The court also rejected the foreign workers’ contention that OHIP coverage only ceases when there is no longer a causal connection between their physical presence in Ontario and the SAWP. The court held that when a Work Permit issued pursuant to the SAWP expired, it can no longer be reasonably said that there remains a causal connection between the person’s physical presence in Ontario and the SAWP, and the person’s employment is legally at an end. If the person continues to remain in Ontario, it is not an outcome connected to the SAWP. The court held that, if the foreign workers’ contention was correct, any person whose seasonal worker permit had expired could continue to be entitled to OHIP coverage essentially in perpetuity . That was an outcome that the legislature could never have intended.

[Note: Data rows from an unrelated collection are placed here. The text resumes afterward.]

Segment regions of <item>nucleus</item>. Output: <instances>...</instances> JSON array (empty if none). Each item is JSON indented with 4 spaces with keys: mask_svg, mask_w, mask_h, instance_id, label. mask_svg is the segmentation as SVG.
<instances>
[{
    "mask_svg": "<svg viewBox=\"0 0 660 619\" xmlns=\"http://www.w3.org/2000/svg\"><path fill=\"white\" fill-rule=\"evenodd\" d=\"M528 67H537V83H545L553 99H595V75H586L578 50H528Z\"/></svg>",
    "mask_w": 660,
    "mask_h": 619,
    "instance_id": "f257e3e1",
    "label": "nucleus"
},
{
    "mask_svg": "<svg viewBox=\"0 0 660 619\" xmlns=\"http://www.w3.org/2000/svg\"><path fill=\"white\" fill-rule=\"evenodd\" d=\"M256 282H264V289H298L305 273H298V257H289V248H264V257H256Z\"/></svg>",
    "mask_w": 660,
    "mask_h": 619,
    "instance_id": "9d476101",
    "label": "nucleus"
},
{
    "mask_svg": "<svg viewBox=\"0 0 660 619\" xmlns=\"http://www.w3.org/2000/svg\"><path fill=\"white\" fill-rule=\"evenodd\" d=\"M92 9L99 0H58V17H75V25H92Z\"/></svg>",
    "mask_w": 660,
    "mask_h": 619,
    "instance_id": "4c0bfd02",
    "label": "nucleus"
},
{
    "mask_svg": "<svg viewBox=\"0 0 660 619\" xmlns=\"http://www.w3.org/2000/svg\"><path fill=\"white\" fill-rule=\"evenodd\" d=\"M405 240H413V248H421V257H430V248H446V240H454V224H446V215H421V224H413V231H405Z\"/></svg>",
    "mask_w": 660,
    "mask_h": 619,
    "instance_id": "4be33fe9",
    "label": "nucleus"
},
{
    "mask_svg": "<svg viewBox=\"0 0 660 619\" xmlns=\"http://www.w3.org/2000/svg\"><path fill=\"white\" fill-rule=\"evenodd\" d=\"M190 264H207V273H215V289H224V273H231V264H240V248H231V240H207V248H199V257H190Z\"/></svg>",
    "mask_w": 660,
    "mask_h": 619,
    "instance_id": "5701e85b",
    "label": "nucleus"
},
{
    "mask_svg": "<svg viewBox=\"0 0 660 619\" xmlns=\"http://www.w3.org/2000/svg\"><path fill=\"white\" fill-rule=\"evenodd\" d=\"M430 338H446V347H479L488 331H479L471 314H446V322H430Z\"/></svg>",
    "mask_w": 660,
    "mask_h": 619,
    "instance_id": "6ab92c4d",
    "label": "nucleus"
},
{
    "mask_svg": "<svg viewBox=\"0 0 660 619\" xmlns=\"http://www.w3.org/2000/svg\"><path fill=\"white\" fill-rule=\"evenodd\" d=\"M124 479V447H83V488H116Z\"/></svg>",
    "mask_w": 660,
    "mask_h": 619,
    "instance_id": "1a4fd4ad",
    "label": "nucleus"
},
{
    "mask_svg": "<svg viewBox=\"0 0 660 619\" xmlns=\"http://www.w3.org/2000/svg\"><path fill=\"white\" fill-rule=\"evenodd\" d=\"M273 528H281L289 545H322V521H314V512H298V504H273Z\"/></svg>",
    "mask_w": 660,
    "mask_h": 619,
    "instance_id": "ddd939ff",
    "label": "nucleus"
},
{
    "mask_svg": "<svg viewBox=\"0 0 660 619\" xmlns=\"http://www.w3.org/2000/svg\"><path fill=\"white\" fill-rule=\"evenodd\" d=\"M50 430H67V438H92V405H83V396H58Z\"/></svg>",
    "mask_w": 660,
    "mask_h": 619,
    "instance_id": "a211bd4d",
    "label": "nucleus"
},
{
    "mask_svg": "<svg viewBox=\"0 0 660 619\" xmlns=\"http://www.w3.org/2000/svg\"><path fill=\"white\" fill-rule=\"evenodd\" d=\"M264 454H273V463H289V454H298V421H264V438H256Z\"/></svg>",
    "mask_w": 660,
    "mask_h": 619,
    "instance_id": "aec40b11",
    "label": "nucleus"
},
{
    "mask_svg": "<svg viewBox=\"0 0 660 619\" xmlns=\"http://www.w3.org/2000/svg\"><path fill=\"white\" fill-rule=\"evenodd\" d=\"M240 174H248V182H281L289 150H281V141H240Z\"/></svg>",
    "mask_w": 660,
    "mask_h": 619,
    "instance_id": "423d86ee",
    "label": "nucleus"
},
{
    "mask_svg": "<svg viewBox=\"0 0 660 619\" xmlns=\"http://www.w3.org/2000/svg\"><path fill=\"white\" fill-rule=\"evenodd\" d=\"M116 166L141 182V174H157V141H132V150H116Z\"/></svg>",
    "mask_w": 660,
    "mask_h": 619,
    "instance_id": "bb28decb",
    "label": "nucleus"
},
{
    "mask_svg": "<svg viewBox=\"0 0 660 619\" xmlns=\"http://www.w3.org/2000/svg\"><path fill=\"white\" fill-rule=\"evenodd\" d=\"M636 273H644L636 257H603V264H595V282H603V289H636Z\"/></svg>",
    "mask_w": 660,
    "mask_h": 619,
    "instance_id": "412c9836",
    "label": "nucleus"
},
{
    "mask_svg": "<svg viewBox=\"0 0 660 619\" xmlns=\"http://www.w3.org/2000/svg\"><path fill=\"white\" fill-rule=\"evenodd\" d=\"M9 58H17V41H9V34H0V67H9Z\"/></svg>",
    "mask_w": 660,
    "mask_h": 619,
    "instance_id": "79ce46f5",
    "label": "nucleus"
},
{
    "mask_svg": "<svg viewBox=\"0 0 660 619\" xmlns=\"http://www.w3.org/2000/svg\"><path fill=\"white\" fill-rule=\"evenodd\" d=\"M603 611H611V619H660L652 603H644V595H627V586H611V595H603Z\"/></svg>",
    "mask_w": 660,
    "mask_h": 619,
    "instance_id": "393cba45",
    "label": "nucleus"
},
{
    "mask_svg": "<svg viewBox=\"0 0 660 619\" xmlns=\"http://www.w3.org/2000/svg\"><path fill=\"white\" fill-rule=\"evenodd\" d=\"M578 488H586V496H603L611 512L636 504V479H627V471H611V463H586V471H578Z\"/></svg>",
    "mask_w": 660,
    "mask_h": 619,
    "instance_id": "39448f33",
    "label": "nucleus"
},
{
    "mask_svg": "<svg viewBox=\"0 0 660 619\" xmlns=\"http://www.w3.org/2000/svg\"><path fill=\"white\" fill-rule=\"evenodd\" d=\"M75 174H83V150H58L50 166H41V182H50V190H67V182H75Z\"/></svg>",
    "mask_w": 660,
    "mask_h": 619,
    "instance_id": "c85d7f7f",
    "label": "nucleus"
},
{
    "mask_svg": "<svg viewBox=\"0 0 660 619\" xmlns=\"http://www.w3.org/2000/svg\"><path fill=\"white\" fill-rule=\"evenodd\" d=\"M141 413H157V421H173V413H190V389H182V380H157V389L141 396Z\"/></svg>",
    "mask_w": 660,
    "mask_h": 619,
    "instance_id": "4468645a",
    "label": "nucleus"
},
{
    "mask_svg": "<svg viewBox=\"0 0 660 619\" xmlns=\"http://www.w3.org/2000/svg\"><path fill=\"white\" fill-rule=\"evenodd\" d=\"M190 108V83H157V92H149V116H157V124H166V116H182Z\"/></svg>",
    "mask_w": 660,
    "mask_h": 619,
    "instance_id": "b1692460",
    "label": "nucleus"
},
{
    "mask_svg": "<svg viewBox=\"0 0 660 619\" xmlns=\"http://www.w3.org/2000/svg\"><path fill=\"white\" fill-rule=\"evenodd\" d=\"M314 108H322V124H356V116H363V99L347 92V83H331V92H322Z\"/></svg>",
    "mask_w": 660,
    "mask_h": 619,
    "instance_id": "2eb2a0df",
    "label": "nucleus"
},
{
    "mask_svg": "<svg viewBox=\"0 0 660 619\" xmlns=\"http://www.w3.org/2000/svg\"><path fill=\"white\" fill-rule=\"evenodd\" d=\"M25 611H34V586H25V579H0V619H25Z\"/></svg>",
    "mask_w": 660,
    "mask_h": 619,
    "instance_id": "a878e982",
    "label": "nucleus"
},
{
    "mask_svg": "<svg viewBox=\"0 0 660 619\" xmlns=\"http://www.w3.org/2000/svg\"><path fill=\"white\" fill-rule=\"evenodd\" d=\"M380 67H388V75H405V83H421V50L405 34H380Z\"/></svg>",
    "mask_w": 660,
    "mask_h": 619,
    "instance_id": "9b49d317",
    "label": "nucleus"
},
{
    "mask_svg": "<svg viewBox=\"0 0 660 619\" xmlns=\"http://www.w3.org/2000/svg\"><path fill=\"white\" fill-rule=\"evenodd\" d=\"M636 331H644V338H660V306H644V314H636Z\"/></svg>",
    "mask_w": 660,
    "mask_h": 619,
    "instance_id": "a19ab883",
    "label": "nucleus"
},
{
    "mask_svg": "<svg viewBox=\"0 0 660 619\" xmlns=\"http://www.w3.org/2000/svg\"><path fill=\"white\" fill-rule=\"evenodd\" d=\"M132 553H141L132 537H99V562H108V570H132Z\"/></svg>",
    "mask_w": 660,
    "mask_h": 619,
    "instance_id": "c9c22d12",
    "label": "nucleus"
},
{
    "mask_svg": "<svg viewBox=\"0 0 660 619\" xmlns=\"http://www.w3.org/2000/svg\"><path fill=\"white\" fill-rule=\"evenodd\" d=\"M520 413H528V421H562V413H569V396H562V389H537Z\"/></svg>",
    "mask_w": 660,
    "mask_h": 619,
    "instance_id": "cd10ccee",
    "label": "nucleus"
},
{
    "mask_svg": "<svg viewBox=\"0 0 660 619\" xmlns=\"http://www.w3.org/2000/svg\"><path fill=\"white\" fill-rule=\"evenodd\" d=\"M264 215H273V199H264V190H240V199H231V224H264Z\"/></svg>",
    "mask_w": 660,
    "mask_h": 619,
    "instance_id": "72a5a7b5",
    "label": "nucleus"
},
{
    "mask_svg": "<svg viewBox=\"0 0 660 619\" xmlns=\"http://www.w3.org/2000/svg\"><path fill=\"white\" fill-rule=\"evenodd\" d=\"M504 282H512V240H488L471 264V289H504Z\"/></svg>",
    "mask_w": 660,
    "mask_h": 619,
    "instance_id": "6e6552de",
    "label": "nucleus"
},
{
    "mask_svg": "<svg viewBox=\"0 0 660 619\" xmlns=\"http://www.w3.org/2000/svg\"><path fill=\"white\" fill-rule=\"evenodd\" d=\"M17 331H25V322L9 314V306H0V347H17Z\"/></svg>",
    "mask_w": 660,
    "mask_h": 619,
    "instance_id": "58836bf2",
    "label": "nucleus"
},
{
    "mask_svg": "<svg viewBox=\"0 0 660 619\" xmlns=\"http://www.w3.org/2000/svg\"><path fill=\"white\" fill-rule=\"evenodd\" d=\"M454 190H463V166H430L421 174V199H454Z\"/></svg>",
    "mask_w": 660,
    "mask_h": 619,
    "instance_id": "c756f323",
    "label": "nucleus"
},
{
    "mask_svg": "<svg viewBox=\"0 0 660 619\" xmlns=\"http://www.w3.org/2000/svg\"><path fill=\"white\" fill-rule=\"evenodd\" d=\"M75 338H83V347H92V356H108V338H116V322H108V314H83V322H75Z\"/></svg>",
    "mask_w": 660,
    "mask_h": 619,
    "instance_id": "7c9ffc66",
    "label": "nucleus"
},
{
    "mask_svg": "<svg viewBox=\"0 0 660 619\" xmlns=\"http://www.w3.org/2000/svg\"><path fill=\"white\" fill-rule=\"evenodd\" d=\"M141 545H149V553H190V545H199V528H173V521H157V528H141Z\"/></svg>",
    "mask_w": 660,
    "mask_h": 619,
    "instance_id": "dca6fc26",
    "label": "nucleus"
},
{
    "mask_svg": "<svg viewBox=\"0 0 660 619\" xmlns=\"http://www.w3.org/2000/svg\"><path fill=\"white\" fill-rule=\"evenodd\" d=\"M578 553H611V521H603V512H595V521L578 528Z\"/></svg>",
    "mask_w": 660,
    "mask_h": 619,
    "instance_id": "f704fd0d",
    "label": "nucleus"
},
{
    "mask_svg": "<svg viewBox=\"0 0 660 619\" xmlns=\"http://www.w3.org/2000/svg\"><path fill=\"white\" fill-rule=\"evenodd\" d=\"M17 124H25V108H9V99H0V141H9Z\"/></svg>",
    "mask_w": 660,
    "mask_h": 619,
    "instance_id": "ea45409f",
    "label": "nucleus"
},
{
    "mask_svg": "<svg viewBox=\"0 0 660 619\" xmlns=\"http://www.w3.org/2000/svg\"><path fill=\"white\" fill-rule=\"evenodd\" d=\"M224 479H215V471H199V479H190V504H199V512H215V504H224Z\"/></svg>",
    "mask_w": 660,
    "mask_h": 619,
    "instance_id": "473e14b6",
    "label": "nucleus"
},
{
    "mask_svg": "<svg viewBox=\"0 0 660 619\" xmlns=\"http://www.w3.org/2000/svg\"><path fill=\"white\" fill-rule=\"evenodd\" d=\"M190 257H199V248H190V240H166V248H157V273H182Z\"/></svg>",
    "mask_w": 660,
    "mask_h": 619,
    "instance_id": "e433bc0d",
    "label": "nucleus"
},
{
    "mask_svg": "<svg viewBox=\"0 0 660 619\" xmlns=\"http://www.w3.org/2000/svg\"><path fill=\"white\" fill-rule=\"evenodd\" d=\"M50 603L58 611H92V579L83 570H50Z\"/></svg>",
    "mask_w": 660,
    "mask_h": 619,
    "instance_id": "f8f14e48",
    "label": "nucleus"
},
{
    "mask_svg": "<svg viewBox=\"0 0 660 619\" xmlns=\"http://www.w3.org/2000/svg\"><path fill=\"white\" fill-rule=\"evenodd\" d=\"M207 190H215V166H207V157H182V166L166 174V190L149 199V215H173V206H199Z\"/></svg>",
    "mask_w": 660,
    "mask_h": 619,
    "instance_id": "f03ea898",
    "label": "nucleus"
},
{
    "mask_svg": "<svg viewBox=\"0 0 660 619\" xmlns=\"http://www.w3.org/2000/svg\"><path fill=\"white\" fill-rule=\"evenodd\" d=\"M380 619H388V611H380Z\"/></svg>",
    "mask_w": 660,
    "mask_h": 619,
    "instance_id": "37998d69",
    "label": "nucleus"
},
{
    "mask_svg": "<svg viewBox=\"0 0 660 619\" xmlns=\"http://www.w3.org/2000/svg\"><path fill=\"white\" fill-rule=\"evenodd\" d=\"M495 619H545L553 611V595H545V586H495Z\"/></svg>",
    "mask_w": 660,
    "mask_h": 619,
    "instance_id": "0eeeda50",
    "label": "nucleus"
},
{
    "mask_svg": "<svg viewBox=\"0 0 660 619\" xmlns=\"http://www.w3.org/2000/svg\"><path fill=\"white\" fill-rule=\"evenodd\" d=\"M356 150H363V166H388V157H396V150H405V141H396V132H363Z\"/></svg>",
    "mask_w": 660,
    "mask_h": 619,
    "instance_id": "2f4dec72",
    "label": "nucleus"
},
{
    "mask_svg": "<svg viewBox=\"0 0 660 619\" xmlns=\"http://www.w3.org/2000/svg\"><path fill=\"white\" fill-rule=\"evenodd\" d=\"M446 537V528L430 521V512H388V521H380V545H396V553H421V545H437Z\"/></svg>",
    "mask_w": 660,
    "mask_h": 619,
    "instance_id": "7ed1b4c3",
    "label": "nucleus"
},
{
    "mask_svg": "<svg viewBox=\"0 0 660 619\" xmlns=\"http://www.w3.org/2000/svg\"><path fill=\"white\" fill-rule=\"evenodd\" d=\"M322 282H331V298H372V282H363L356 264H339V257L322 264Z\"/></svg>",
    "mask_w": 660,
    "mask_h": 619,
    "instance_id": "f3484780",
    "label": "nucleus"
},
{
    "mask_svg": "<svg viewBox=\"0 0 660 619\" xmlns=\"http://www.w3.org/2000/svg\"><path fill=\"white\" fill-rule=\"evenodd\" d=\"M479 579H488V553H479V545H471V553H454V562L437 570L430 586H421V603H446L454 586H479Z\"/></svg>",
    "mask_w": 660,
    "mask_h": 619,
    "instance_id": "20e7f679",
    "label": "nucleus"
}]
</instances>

The court held that the Board erred because it did not consider the plain wording of the Regulation and whether there was any ambiguity. The Board did not engage in any analysis of the scheme of the Act or of the Regulation, did not identify any policy considerations that directed the adoption of any particular interpretation of the Regulation, but instead, the Board considered only the SAWP agreement between the foreign workers and the employer and used one provision of that agreement to base its conclusion that Section 1.3(2) of the Regulation covered the foreign workers’ situation. The Board also failed to note that the province was not a party to the SAWP agreement and that it cannot have its interests affected by an agreement to which it is not a party, nor should its legislative or regulatory enactments be interpreted based on such an agreement, especially ones that can create fiscal responsibilities and liabilities.

In the court’s view, the plain working of the Regulation allowed for no other conclusion than the foreign workers ceased to be eligible for OHIP once their Work Permits expired on December 15, 2012. The Board's conclusion to the contrary was not a decision that "falls within a range of possible, acceptable outcomes which are defensible in respect of the facts and law" .

Further, the court held that, if there is a gap in the parameters of the SAWP that does not ensure health care coverage for seasonal workers who are required to remain in Ontario for legitimate medical reasons after the expiration of their Work Permits, then that gap should be filled either by requiring the employers to obtain supplemental health insurance, or through an agreement negotiated between the Federal and Provincial governments. However, it cannot be filled by a contrived interpretation of an existing regulation.

This decision has potential negative consequences for all foreign workers and students whose permits have expired. Further to the court’s decision, all foreign workers and Study Permit holders who are normally entitled to OHIP, can have their coverage terminated if their permits are not extended. The expiry of those permits would mean that they would cease to be residents in the province for health insurance purposes as they would no longer be entitled to remain in the province legally. It is noteworthy that, despite the fact that the foreign workers in this case obtained visitor status, that was not sufficient to maintain their OHIP coverage, as visitors are not entitled to receive it. Employers should also be concerned by the suggestion that the gap in coverage should be filled by private health insurance provided by employers, as the province should not assume those liabilities.